■ ACTIVITY: For the letter below, decide whether each statement agrees with it, and back each yes or no with the deciding words of the letter, quoted exactly: (a) The writer says most people in Guyana drink the water from their pipes. (b) Harripaul's letter is dated Mar 15, 2022. (c) A well was commissioned in Lusignan.

■ TEXT SHOWN:
--------------------------------------------------
In Guyana, nothing has changed

Dear Editor,

Malcolm Harripaul AA, in his letter, “Development must start with the NDCs funded with oil money,” dated Mar 15, 2022, notes that “For the past 2 years, 2020 to 2022, Vice President Bharrat Jagdeo and President Irfaan Ali have been expressing dreams using Oil $$$ to make Guyana another Dubai. They dream of skyscraper hotels, casinos, luxury resorts, and mega projects springing up around Georgetown and on the East Coast of Demerara.” However, even in the face of his optimism, he rightfully questions the state of the “… the remainder of rural Guyana, where the NDCs are supposed to govern, but lack resources to do so, resulting in all the villages being eyesore garbage dumps.” He is so right. In Guyana, nothing has really changed, and I have no faith in the future; the culture is well-set.

Harripaul highlights Region Three, and cites the West Coast Demerara public road that is littered with wayside “workshops” where trucks and other vehicles are parked on the parapets, shoulders, and even on the drive lanes. . He adds that “At Anna Catherina, used engines are displayed on the shoulder and drive lane. In one street in Anna Catherina, one “workshop” has strewn the parapets with scrap iron. (And) At Uitvlugt, there is a truck “workshop” on the roadway while at the Mandir Street, one shop usually has vehicles diagonally across the street. Sheer lawlessness is what prevails in Region Three.”

Well, my take is that Region 3 encapsulates all of Guyana. Take the East Coast, along that Better Hope to Plaisance area, and what do you get? Tyre shops, wash bays, parked trailers, on and off loading to containers, tyre servicing and a host of places and activities, either parallel, or on the actual main road. Unthinkable! Add cows, horses and donkeys on a daily bases, and that is Guyana. When, as expected, these animals get killed, they remain there. The stench has now become a part of the mix. It gets worse. Enter just about any village, and the cross streets are veritable dumping ground. The road, what are supposed to be roads, even the main access ones, are filled with pot holes, and will impede even tractors. I notice that some New York visits were made recently, and I am wondering if our leaders who went there, had roads like we have in our villages.

I saw that a well was commissioned in Lusignan, and I had to laugh. The news is always about potable water, when in reality, in Guyana, we buy our water, and so it is portable water really. Bottled water, inclusive of the five-gallon ones, is the norm here. No one really drinks water from our pipes. It is used mainly to wash, and even that leaves rust on the clothes. That is Guyana. That is what the diaspora in New York and Canada must be told. VP Jagdeo and President Ali, along with our ministers and high caliber politicians, need to start driving themselves through the villages across Guyana, and post pictures for the world to see. We must give them the tap water to drink, the very thing they ask us to drink, and they must utilise our hospitals and make their children born citizens of Guyana – not of Canada and the States. If and when these start to happen, then and only then will we know that Guyana is on the road to improvement.
--------------------------------------------------
Saved data entries:

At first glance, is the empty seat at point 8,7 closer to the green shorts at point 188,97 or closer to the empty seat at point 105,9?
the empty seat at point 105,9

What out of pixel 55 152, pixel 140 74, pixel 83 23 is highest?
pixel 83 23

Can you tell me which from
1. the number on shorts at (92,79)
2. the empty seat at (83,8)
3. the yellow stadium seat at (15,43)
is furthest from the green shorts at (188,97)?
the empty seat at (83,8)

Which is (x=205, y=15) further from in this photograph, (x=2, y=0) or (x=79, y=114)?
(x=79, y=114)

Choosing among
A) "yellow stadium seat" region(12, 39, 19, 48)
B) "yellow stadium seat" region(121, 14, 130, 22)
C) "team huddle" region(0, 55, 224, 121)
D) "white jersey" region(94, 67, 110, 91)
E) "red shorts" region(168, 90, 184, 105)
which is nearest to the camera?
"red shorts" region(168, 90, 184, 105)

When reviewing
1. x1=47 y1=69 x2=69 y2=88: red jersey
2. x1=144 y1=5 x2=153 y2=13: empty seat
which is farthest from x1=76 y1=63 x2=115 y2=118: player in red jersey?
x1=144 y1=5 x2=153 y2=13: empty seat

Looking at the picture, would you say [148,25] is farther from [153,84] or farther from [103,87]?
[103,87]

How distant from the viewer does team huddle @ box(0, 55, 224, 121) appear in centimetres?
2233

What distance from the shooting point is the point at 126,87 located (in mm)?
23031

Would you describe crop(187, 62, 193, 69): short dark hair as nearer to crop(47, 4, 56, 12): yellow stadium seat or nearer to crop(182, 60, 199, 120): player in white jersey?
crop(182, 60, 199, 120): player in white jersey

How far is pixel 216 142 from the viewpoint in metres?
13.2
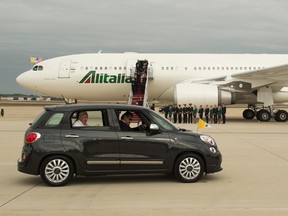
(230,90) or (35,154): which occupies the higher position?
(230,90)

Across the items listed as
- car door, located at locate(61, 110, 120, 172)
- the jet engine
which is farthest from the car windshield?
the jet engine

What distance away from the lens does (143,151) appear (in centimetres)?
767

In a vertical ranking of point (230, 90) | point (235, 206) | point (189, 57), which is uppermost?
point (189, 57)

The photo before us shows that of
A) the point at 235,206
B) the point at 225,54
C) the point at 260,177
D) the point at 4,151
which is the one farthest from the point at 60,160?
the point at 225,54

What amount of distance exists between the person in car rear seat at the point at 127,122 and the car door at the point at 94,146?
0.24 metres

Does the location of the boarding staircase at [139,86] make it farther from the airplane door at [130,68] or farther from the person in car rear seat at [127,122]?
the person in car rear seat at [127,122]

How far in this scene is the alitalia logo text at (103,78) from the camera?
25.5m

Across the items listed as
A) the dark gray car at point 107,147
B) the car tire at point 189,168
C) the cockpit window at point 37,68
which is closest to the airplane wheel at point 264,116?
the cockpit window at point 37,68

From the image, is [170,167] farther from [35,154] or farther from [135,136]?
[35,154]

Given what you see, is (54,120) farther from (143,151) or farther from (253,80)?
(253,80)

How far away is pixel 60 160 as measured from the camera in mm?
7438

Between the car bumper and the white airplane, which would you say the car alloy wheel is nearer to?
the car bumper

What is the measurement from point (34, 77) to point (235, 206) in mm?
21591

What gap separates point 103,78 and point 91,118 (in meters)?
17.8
--------------------------------------------------
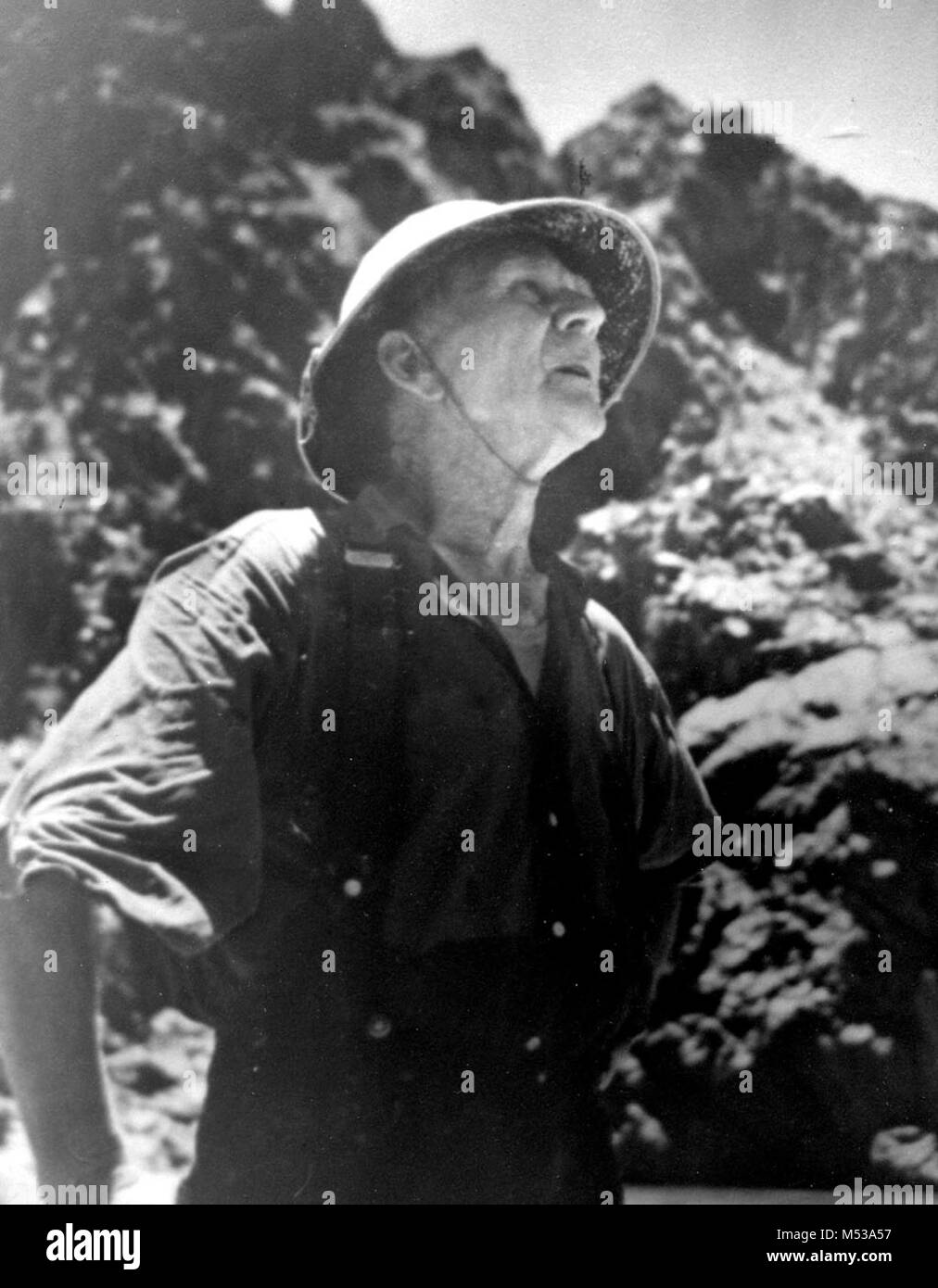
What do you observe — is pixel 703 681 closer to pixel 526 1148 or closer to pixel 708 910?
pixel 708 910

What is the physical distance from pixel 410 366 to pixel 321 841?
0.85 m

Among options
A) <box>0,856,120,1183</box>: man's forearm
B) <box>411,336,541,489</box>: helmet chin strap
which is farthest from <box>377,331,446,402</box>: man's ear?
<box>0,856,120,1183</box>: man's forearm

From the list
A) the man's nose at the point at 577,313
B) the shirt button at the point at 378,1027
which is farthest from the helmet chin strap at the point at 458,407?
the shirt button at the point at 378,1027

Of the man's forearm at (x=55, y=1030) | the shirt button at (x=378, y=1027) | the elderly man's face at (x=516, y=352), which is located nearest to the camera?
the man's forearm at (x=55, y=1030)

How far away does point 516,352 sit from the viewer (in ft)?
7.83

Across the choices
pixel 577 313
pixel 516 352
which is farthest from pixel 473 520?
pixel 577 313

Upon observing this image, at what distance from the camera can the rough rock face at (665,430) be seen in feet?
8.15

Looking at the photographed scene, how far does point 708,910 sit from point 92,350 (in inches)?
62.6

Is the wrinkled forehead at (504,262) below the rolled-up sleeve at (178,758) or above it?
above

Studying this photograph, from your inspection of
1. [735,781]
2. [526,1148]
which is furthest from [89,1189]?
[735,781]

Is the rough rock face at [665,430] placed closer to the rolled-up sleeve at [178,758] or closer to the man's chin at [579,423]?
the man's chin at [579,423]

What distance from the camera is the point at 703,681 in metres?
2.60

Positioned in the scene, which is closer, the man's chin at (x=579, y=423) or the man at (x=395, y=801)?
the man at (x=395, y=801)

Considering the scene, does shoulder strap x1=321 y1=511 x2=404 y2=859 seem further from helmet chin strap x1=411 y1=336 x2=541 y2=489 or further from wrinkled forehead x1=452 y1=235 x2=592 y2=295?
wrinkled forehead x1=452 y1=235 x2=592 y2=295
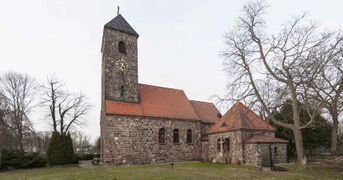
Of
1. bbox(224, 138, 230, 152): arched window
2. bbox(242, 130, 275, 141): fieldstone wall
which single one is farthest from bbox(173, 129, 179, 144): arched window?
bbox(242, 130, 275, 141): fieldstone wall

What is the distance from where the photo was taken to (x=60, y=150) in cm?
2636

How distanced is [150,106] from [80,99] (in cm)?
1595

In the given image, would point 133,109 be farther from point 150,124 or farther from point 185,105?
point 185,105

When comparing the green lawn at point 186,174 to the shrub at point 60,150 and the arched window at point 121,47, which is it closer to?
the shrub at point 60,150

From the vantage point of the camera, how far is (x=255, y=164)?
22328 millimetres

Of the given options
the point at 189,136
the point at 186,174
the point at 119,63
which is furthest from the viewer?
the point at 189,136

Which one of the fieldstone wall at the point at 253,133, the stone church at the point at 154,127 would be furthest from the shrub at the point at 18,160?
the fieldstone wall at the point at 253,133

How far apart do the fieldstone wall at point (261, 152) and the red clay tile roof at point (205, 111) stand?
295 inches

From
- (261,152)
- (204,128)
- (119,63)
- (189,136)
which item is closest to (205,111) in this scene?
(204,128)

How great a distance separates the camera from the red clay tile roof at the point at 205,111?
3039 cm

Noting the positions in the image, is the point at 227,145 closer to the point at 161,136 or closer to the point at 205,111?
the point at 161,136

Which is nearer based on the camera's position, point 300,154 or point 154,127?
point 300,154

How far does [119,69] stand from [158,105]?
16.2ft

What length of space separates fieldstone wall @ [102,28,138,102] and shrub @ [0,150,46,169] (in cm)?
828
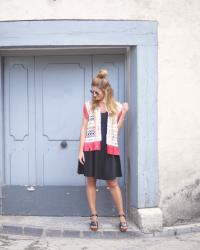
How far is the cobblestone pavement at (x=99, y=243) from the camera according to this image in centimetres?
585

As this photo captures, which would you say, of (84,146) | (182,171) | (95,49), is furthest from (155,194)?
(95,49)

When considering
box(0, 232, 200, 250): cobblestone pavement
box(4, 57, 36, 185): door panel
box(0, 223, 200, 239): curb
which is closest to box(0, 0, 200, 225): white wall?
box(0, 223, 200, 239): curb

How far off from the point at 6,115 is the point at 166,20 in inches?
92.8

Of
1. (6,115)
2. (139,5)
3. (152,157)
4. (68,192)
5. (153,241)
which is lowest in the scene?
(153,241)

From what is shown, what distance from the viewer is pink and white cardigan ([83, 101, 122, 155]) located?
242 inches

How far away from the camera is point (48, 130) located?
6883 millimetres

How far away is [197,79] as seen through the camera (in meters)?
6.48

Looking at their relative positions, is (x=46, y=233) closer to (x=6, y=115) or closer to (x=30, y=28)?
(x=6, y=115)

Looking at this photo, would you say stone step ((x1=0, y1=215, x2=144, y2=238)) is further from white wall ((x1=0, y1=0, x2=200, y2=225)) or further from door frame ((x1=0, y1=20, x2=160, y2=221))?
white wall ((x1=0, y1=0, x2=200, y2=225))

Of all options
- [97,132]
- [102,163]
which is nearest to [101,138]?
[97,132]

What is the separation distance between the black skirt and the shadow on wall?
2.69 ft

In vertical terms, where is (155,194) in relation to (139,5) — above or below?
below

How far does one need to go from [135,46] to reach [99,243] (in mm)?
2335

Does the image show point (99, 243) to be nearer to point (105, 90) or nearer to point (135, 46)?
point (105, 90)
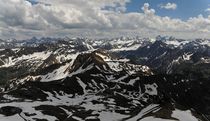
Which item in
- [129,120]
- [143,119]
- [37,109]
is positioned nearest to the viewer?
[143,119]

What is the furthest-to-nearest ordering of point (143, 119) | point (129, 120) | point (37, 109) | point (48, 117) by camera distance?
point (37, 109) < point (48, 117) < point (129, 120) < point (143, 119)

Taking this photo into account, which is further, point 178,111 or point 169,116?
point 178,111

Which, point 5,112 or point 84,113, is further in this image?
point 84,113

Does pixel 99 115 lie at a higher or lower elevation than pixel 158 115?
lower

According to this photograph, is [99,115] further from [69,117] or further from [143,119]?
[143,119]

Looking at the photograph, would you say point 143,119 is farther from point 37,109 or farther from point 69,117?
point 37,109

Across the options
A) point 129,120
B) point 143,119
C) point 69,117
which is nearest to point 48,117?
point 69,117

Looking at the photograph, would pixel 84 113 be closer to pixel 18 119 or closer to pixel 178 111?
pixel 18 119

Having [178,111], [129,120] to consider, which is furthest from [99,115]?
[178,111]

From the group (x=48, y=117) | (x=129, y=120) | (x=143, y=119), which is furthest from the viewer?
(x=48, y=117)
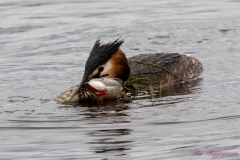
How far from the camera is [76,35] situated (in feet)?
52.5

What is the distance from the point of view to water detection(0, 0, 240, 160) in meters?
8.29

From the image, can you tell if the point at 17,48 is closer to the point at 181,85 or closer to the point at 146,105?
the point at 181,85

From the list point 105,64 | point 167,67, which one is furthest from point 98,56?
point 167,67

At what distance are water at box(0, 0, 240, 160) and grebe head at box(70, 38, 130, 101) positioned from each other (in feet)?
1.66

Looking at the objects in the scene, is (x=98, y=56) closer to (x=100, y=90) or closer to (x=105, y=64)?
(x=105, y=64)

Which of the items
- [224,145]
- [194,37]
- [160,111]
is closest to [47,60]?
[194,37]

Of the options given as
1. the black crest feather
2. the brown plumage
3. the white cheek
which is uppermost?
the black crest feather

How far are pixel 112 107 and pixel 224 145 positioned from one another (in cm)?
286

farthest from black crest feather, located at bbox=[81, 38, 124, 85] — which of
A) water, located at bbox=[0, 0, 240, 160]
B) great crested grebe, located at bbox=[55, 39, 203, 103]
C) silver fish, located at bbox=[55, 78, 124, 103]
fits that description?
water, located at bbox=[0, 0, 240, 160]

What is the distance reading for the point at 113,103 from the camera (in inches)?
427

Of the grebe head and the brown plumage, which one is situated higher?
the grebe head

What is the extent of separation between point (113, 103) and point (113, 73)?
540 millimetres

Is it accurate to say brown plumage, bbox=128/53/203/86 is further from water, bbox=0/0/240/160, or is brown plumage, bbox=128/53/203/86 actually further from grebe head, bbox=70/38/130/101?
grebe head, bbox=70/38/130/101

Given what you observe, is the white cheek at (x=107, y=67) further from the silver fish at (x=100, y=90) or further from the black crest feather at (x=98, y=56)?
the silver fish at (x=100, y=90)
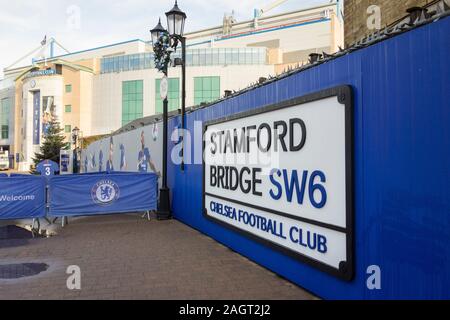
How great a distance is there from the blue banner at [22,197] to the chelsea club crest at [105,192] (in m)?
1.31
--------------------------------------------------
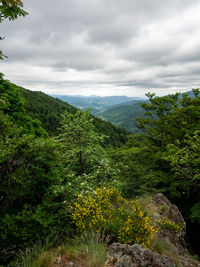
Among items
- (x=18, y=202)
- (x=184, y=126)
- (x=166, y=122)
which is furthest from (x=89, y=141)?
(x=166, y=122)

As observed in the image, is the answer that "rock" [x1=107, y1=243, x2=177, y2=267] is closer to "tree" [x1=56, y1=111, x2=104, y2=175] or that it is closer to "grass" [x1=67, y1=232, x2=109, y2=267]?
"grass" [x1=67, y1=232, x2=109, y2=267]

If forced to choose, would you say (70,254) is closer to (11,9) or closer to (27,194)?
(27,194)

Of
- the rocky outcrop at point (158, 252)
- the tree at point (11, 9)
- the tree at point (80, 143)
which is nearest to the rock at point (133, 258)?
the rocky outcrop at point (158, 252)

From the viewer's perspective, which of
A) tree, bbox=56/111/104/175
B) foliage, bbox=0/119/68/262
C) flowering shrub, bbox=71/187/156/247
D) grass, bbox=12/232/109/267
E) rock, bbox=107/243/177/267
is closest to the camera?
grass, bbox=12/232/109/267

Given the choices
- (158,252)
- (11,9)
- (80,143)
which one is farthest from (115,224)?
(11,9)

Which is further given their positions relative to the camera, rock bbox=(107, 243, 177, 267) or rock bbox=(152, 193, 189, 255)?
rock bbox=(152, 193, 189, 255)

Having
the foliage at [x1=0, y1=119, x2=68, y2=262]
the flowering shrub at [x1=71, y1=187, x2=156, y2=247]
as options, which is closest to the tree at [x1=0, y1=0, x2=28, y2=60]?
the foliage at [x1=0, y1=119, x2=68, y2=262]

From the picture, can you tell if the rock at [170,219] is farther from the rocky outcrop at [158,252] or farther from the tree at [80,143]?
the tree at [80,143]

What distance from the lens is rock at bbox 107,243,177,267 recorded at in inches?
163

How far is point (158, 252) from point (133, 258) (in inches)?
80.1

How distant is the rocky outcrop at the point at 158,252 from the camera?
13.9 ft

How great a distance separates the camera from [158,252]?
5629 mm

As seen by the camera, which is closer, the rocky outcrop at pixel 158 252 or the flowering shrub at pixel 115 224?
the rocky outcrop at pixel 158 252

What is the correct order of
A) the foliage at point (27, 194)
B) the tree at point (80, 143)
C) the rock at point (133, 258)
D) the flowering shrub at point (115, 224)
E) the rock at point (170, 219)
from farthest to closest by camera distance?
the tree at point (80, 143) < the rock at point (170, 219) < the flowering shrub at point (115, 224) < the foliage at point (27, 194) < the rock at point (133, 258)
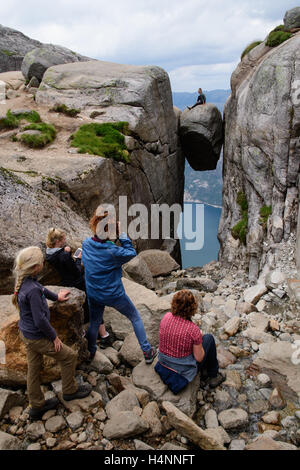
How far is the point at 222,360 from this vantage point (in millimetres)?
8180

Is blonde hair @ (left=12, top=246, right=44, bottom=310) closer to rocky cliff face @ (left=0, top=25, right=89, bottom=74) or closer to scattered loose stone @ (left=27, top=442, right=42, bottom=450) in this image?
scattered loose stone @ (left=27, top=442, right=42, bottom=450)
--------------------------------------------------
■ EXERCISE SOLUTION:
(a) No: "No one really drinks water from our pipes."
(b) Yes: "dated Mar 15, 2022"
(c) Yes: "I saw that a well was commissioned in Lusignan"